The Honda RA271 was the first Japanese car to race F1 – powered by a 1.5L V12 engine. We were one of only a few teams that built both power unit and chassis. It was purebred; Honda through and through.
In ’65, driver Richie Ginther joined Honda’s ranks. At the last race of the year, he blitzed the Mexico track to lead all the way from lights out to chequered flag. It was a momentous win for us. But there was still work to do.
The ‘65 season also saw us unveil the Honda RA272. Famous for its roaring 48-valve V12 water-cooled engine, it squeezed out 230bhp with rapid acceleration.
The extraordinary win at the Italian GP was our RA300’s very first race. Sitting within the cigar-shaped chassis, the car was powered by a 48-valve, V12 Honda engine complete with ‘waterfall’ exhaust arrangement.
After 15 years, F1’s technological evolution coaxed us back to the paddock. Our revival took the shape of the 1.5L V6 turbo RA163E, supplied to Williams and Spirit. It felt good to be back.
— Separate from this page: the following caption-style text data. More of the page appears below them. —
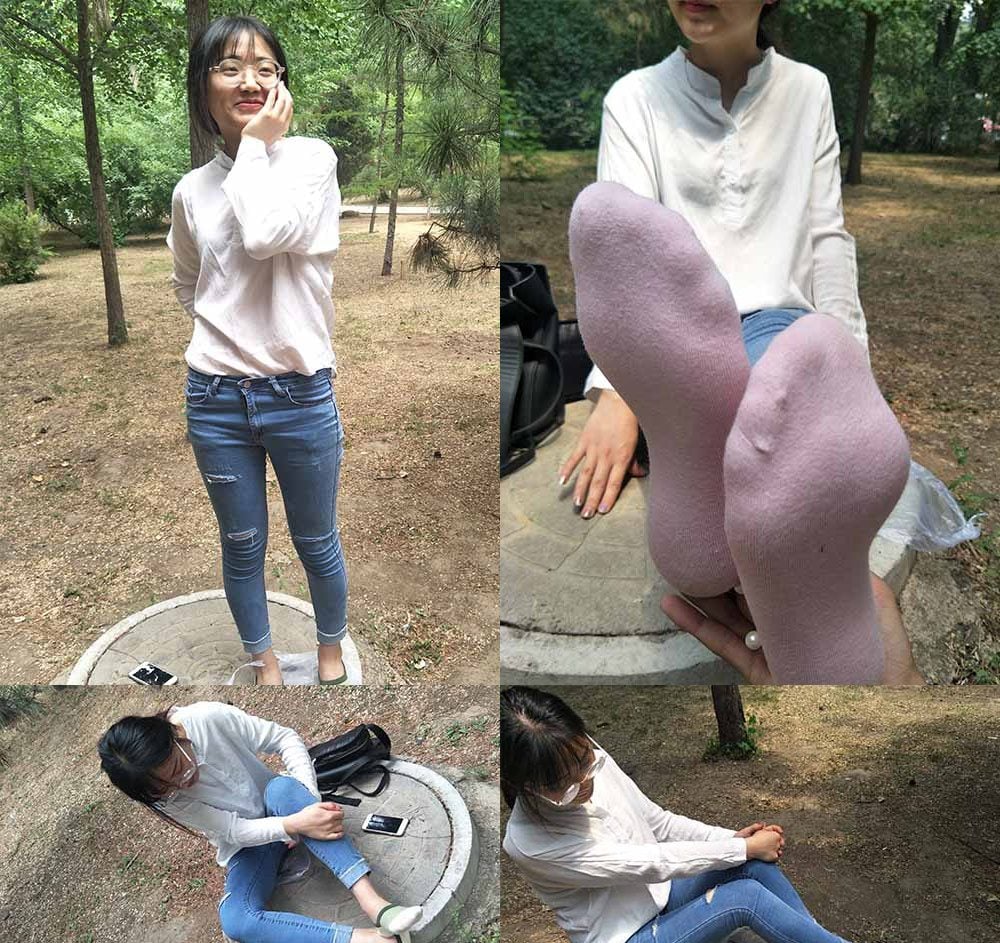 精选资源 | 196 紧身堂妹约出换网袜 带视频 带视频-视频截图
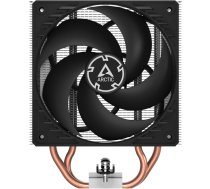 Arctic Freezer 36 CO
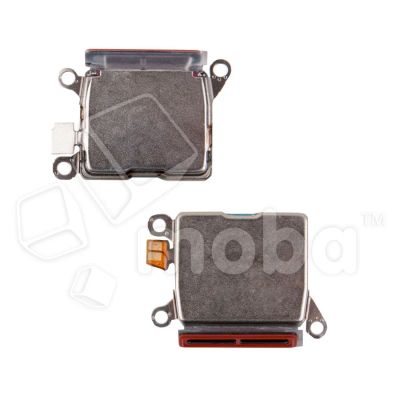 Лот: 18916102. Фото: 1. Звонок (buzzer) для Xiaomi 11T... Динамики, микрофоны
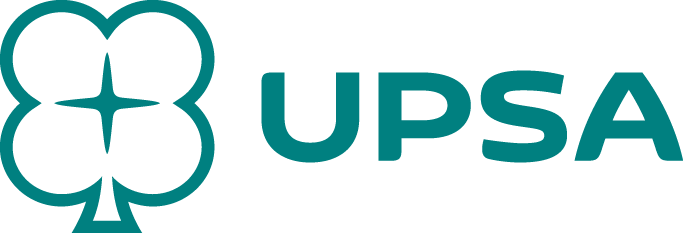 UPSA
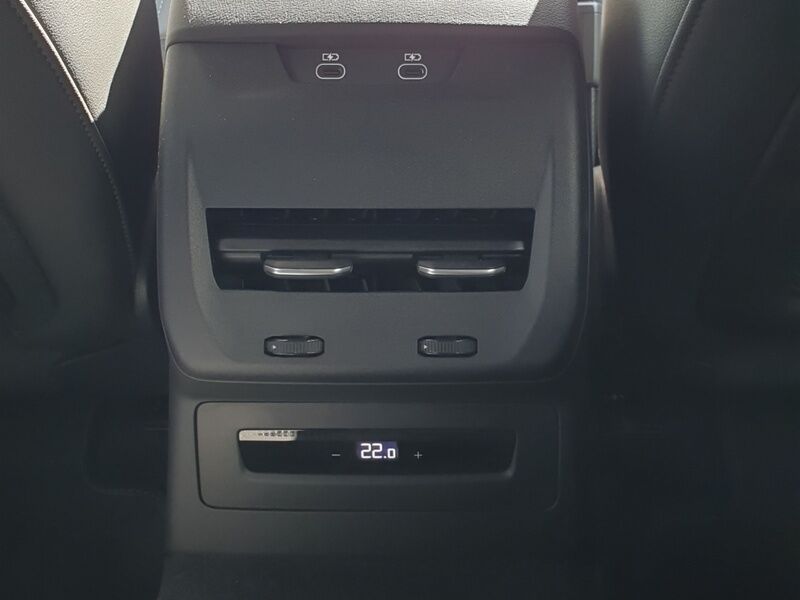 More views of Audi A5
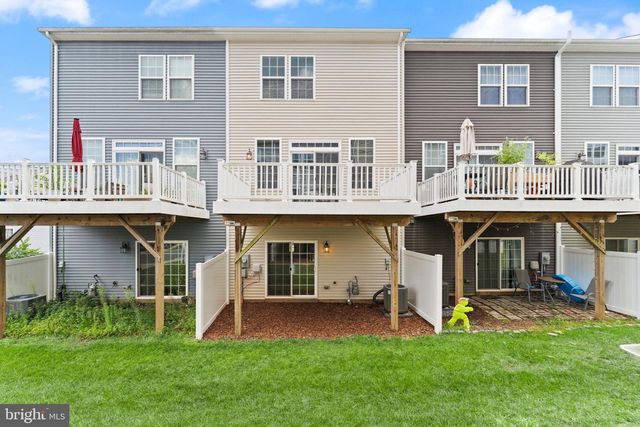 6002 CAMERONS FERRY DR, Haymarket, VA 20169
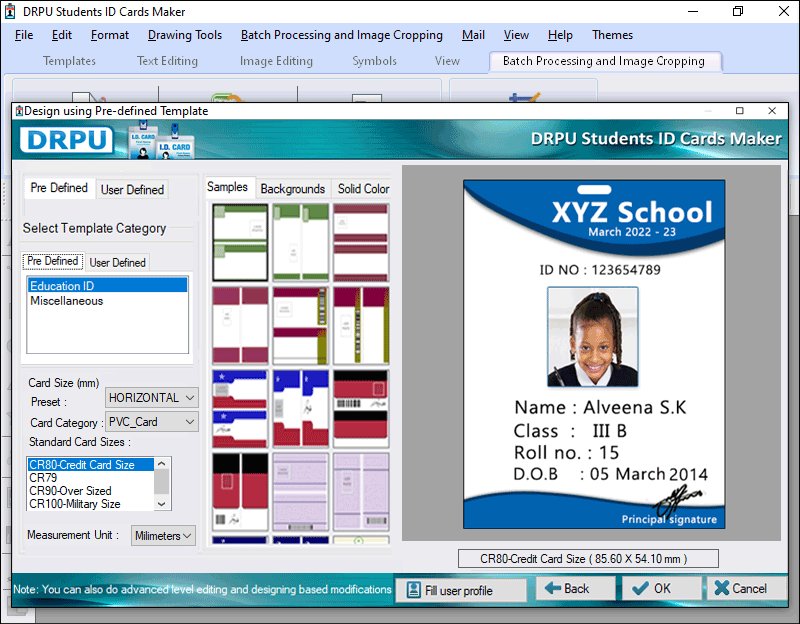 student-id-card-maker-software-download-review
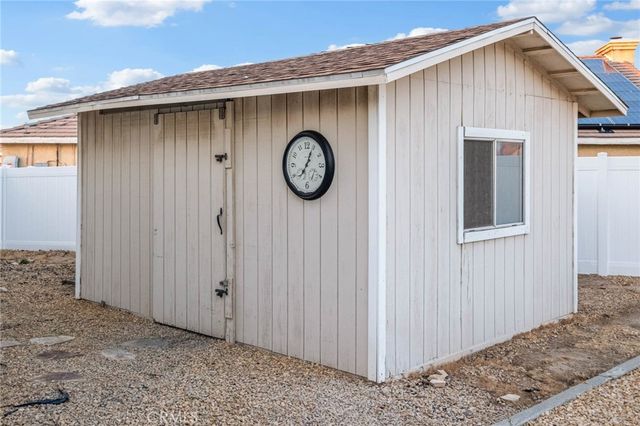 12772 Cimarron, Victorville, CA 92392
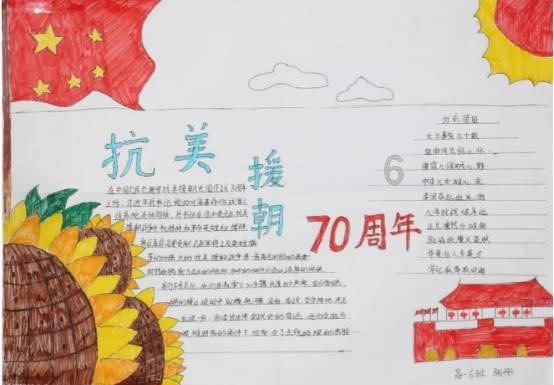 图片压缩到30k怎么实现?教你5秒在线压缩图片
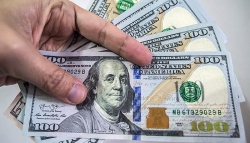 ty gia ngoai te hom nay 257 dong usd lao doc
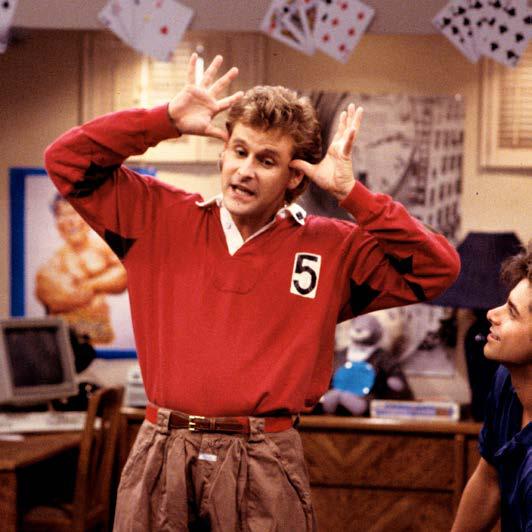 COULIER SHOCK NEW DIAGNOSIS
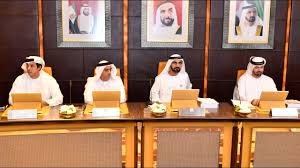 اسعار الذهب اليوم متابعة يومية عن أسعار الذهب اليوم في الإمارات بالدرهم الإماراتي والدولار الأمريكي بالاضافة الى سعر جرام الذهب بالعيارات المختلفة في الامارات. Ù‚Ø±Ø§Ø± Ø¥Ù…Ø§Ø±Ø§ØªÙŠ Ù‡Ø§Ù… Ø¨Ø­Ù‚ Ù…Ø®Ø§Ù„ÙÙŠ Ù‚Ø§Ù†ÙˆÙ† Ø§Ù„Ø¥Ù‚Ø§Ù…Ø© Ø§Ù„Ø®Ù„ÙŠØ¬ Ø£ÙˆÙ†Ù„Ø§ÙŠÙ†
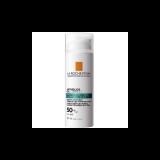 La Roche-Posay Anthelios Oil Correct SPF50+ 50ml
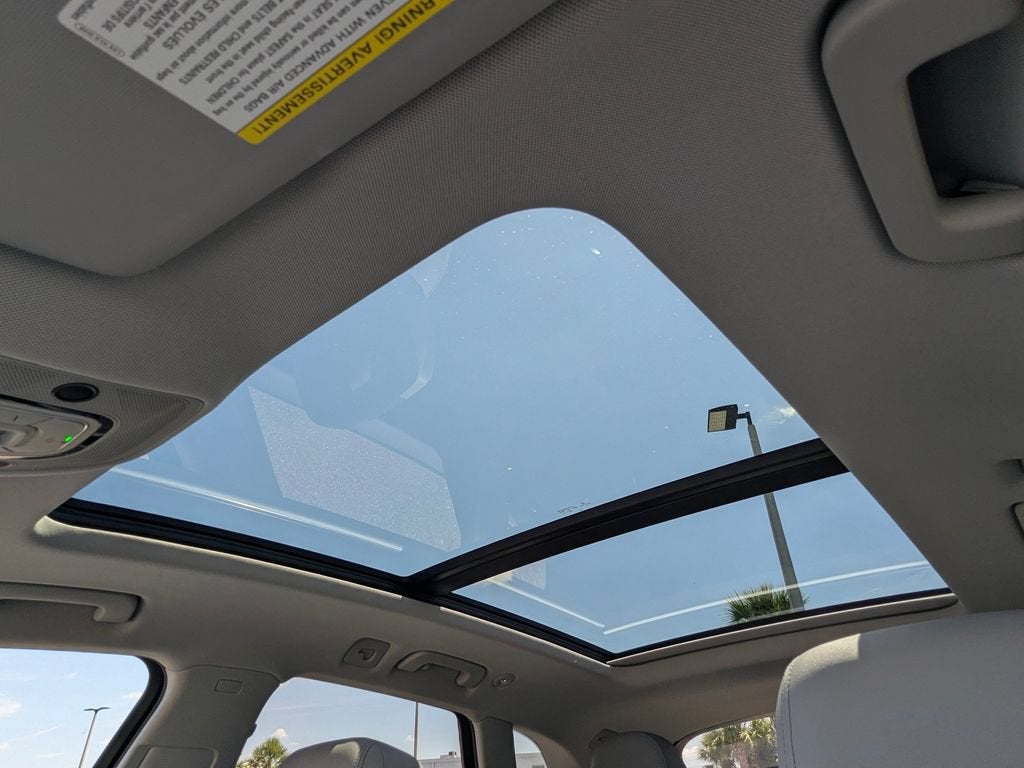 2022 Audi Q5 S line Premium Plus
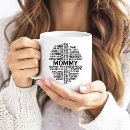 Search for name cloud mugs For her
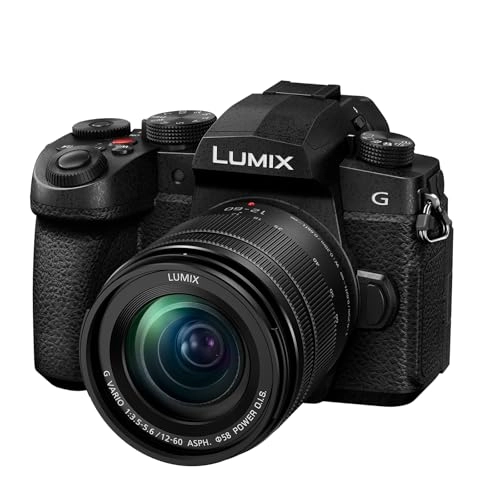 DC-G97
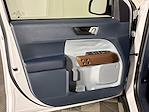 2022 Ford Maverick SuperCrew Cab 4x4 Pickup for sale #P906879 - photo 10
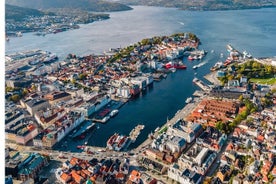 Privater Rundgang – Bergen Classics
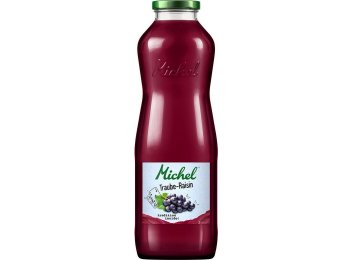 Michel Traube Premium Glas Har 6x1.00l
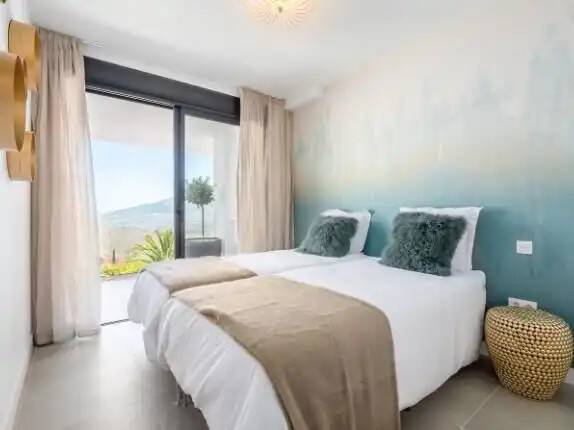 Casa de 434 m² en Marbella
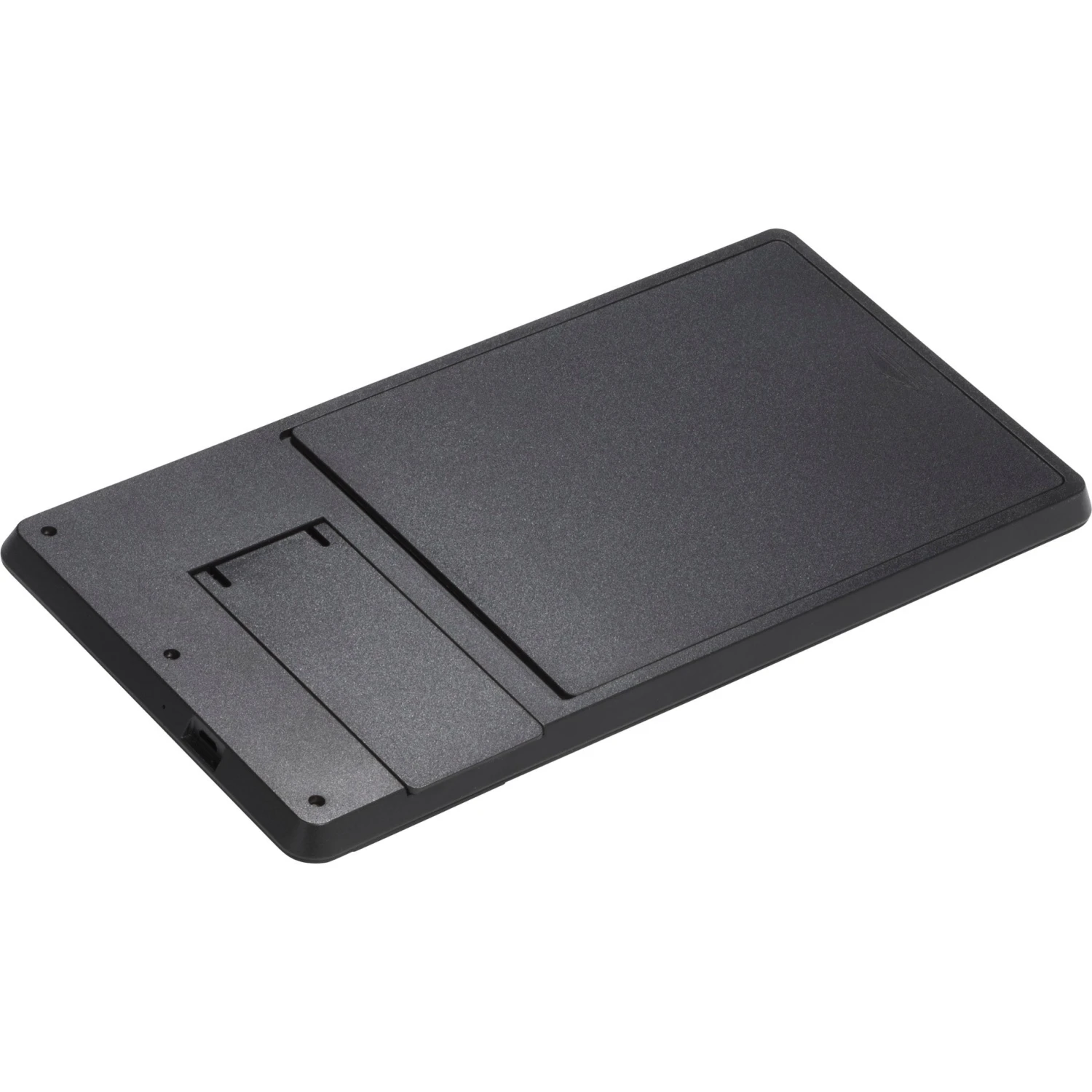 Glimpse Photo Frame With Wireless Charging Pad - Image 7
F1 is constantly evolving. And ’83 was no different. Electronically-controlled fuel injection technology was introduced, so we engineered PGM-F1. The result was cleaner combustion and better fuel efficiency.
The grit of our RA166E V6 turbo engine ruled the track, and we took home the Constructors’ Championship. Despite missing the Drivers’ win by just two points, ‘86 marked the beginning of a golden era for Honda.
In ’87, our time had come. Powering both Lotus and Williams, we claimed the Drivers’ and Constructors’ World Championships. The victory Soichiro Honda had always dreamt of.
The Williams-Honda FW11 was considered one of the most powerful cars of the ’86 season. With our brand new RA166E V6 turbo engine, the car pushed out over a 1,000bhp.
Senna sits in his car ready for the Canadian Grand Prix.
In the season of ‘89, turbos were banned. We opted for a V10 while the competition chose V8s and V12s. Our strategy triumphed. The McLaren-Honda team bagged the Constructors’ Championship yet again – this time with Prost taking the Drivers’ title.
In the ’89 season, Prost sealed his Championship with 11 podium finishes. Senna tailed him by just 16 points.
With the BAR-Honda team in its 4th season, we took 2nd place in the Constructors’ Championship. Jenson Button finished 3rd in the Drivers’ runnings, claiming 10 podium finishes for the team.
Button celebrates a 3rd place finish at the Malaysian Grand Prix.
In ’07, we wanted to promote the importance of the environment. Working with our sponsors, we styled our car with just a single image of planet Earth – free of traditional advertising. It made a stir. In today’s F1, efficiency is now a core technological challenge.